Jul 12, 2017 at 12:19 pm
Adia Victoria

Adia Victoria recently took a dynamic turn. From her grimy, Delta blues-saturated debut album, Beyond The Bloodhounds, to her latest EP covering classic French pop songs, How It Feels, the 30-year-old South Carolina native, Nashville transplant has moved on without abandoning her roots.

Forecastle will be her second Louisville appearance, after an electric performance at the Clifton Center for WFPK’s renowned Winter Wednesday series. On that night, she was already playing the beloved Gibson SG she calls “Raygene” — named after a little girl she knew from her Southern upbringing.

Victoria (who goes by her middle and last name) could be the softest voice in blues, but her range is married to the maneuvering guitar moans and hard chords that Raygene produces. The guitar steps back on How It Feels, however, to make way for keyboard accents and the luscious candor of Victoria’s studies and personal growth with the French language.
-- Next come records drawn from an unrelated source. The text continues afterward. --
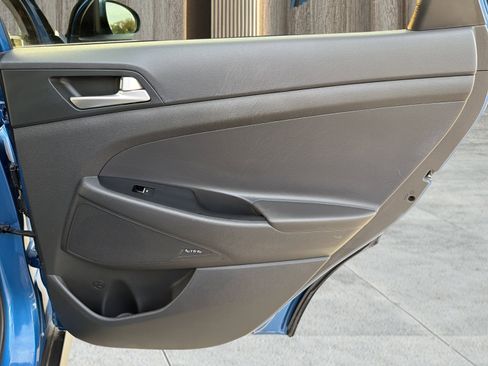 Used 2019 Hyundai Tucson Limited w/ Cargo Package image 38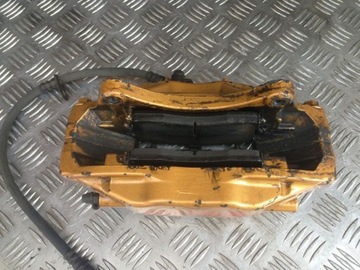 фото thumb №6, Nissan gtr суппорт левый правый задняя задний 2011 rok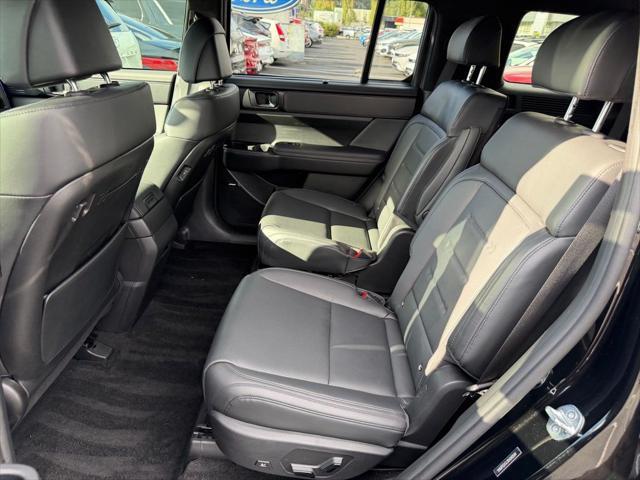 2024 Hyundai Santa Fe - $35,994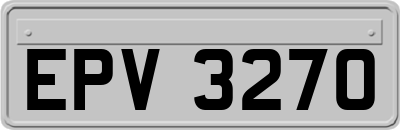 EPV3270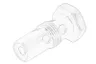 T435229 Supapa presiune ulei OE PERKINS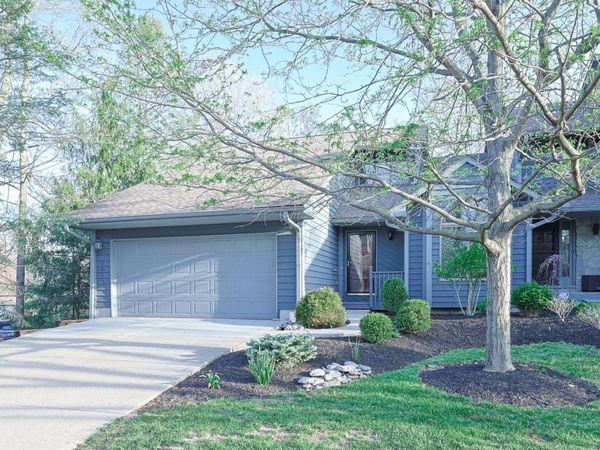 4823 Beechwood Lane, Unit 28, Middletown, OH 45042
“I don’t make music from one place, and I don’t make music of one sound,” she said. “[How It Feels] is just as much a part of me as the first album was. It’s like when a line of food comes out with a new brand: ‘New look, same great taste!’”

French is near and dear to Victoria — it was her major in college and landed her an opportunity to study in Paris over a summer. Last year, she returned to the city to perform these songs for French audiences for the first time.

“It was nerve-racking, because I was thinking of all my conjugations and thinking about my pronunciation [laughs],” she said. “It was a transformative experience for me. It was kind of this leap from being in France as a teenager and college student, who really mostly was quiet and listened to develop my ear. And then, to come back as a musician with a stage and a platform, and my job there was to sing, was to speak. It was like me introducing myself in a way to my French audiences — this is who I am.”

Victoria offers an original tune on the EP’s closing track, “You Know How It Feels,” in which she sounds the most comfortable and fluid with the language.

“The song is basically about looking for isolation, missing loneliness,” she said. “Being by yourself and that chance for a person to talk to themselves, and notice the world around them without being distracted by another person, or social media, or whatever. The hook is: ‘You, you know how it feels, leave me alone.’” •

Adia Victoria plays Forecastle on Sunday, July 16 at 6:30 p.m. on the Port Stage.